ITmedia NEWS / 2024年8月30日 15時56分

・NetflixがCLAMPらトップクリエイターと組む真の狙い――「製作委員会を超越する」アニメ作りの革命:ジャーナリスト数土直志 激動のアニメビジネスを斬る(ITmedia ビジネスオンライン)

 しかし、現在このバブルとも言うべき状況は急速にしぼみつつある。その理由は、配信オリジナル作品が視聴時間数においてよい成績を残せていないからだ。

 もちろん、配信オリジナル作品以外のテレビ放送作品の人気は高く、配信サービスに欠かせないコンテンツであることから、アニメ作品の調達の動きが鈍くなることは考えにくい。しかし、そこで特に問題になってくるのが、外資による高い調達価格(※)とアニメ新作年間200タイトル前後という世界に類を見ない作品供給量が維持できるかどうかだ(※現在は制作費が全体に高くなっており、既に外資系配信向け作品の制作費が特段高いとはいえない状況になっているという指摘もある)。

●危機と常に隣り合わせのアニメ産業

 1クール=放送3カ月・毎週更新30分枠×12話前後というテレビアニメフォーマットは、定額契約を維持してほしい配信事業者にとっても、連続ドラマ同様、あるいはそれ以上に視聴継続性の高い優秀なコンテンツだ。

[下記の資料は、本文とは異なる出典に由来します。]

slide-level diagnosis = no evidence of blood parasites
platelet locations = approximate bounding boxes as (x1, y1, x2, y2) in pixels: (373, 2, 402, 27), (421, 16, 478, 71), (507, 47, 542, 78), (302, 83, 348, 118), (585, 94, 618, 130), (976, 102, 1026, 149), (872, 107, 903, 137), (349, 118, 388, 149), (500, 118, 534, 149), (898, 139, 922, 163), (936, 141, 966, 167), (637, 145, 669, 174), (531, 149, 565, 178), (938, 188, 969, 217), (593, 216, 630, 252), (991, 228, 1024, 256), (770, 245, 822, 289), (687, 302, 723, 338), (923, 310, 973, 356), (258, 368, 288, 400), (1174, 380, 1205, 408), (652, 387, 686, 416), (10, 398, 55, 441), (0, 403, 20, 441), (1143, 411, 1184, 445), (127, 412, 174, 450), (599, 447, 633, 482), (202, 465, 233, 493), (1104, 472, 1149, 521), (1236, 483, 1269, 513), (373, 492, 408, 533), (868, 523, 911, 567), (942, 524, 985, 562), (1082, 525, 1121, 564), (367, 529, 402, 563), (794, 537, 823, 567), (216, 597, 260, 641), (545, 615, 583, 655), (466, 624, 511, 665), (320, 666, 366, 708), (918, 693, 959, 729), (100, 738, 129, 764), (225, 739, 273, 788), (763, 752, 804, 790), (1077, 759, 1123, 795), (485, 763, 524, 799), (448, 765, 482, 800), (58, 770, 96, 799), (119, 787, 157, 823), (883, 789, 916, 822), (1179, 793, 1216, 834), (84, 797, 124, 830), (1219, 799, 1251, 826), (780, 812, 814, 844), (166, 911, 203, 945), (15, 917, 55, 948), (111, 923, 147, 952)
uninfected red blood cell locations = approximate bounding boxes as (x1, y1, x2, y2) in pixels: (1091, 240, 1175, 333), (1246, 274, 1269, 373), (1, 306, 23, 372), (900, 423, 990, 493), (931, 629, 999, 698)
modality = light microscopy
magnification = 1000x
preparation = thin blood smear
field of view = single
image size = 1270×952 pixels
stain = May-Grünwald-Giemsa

 その多くが週刊連載マンガを原作とし、面白さが市場で試された上で映像化されている。映像制作に携わるアニメスタジオとその制作陣も、原作ファンの期待を裏切らず、さらに面白いものにするべく技術に磨きをかけ続け、貪欲に新しい制作手法を試すことで、日本のアニメを世界から支持されるものに育ててきた。結果的に海外制作の実写映画やドラマに比べて低コストで調達できる点も、外資配信大手からは魅力的だったはずだ。

 しかし、配信サービスの競争は落ち着き、市場の成長も天井を迎えつつある。国内においてはAmazonプライムビデオが盤石の地位を築いており、音楽や電子書籍など、他のコンテンツ同様、調達コストの見直しが一部では既に始まっているという声も聞こえてくる。急速に拡大した海外売上の多くを占める海外配信大手の配信権料収入だが、ここが伸び悩むと他の分野がさほど成長していないなかでは、これ以上の市場拡大は難しいということになってしまう。

 日本のアニメ産業は、これまでもメディアの変化に翻弄されてきた。2010年前後には、YouTubeなどの動画投稿サービスの普及と、ネット海賊版によって、それまで産業を支えて来たDVD市場の縮小が起こり「DVDバブル崩壊」などと呼ばれた(筆者が当時所属していたアニメスタジオも、この時期に事業の大幅な縮小を余儀なくされている)。その縮小分を補ったのが、パチンコなどの遊興分野や13年からアニメ産業レポートでも集計がはじまった2.5次元ミュージカルなどのライブエンタテインメント分野だった。